Can we define gravity on Calabi-Yau manifolds? I have read about applying Hermitian geometry in general relativity in deriving holomorphic gravity. But if we take it some steps further i.e. allowing Kähler manifolds with the Ricci flatness condition, can we consider general relativistic gravitational force on Calabi-Yau manifolds?
 A: The physical point of Calabi-Yau manifolds being Ricci flat is that a string wrapped on it will not spread. The Hamilton equation for Ricci flows
$$
\frac{dg_{ij}}{dt}~+~2R_{ij}~=~0.
$$
If there is a nonzero Ricci curvature then the manifold will change its geometry with time. This will mean that a string wrapped on this space will have its world sheet area change, and thus is action according to the Goto theorem. In general a string will spread out over the space. 

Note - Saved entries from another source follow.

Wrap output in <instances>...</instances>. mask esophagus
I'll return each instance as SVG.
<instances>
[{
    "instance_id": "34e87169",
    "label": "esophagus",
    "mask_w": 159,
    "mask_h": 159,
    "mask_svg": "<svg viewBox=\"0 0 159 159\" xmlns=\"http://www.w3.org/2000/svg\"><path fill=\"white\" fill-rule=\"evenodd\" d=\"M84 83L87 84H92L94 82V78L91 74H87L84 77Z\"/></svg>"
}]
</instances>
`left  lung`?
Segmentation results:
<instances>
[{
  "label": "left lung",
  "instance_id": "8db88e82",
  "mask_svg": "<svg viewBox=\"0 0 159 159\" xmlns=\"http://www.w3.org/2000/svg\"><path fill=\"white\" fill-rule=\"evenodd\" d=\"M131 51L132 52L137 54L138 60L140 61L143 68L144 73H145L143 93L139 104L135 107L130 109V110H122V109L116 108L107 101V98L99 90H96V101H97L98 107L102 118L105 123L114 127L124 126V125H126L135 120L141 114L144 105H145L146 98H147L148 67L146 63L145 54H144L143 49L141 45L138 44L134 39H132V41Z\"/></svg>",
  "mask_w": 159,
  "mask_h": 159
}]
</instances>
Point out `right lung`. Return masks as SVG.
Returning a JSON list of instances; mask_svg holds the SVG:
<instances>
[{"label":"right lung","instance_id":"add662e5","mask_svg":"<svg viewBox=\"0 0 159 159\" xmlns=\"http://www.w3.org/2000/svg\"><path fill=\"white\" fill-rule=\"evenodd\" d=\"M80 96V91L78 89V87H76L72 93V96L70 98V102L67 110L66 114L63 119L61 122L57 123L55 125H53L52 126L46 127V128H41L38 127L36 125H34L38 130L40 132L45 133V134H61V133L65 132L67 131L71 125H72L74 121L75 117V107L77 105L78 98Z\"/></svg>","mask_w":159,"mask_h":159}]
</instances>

If general relativity contributed to the Calabi-Yau manifold curvature, say if there is something as an inhomegenous term to the Hamilton equation, much the same would happen. This might be problematic. However, gravitational wave data on GRB 150101B indicates a very low bound on gravitational waves leaking into so called extra large dimensions. It then appears that data does not support the idea of gravitational waves leaking into other dimensions, say a Calabi-Yau manifolds, and causing some of the theoretical mischief I point out here.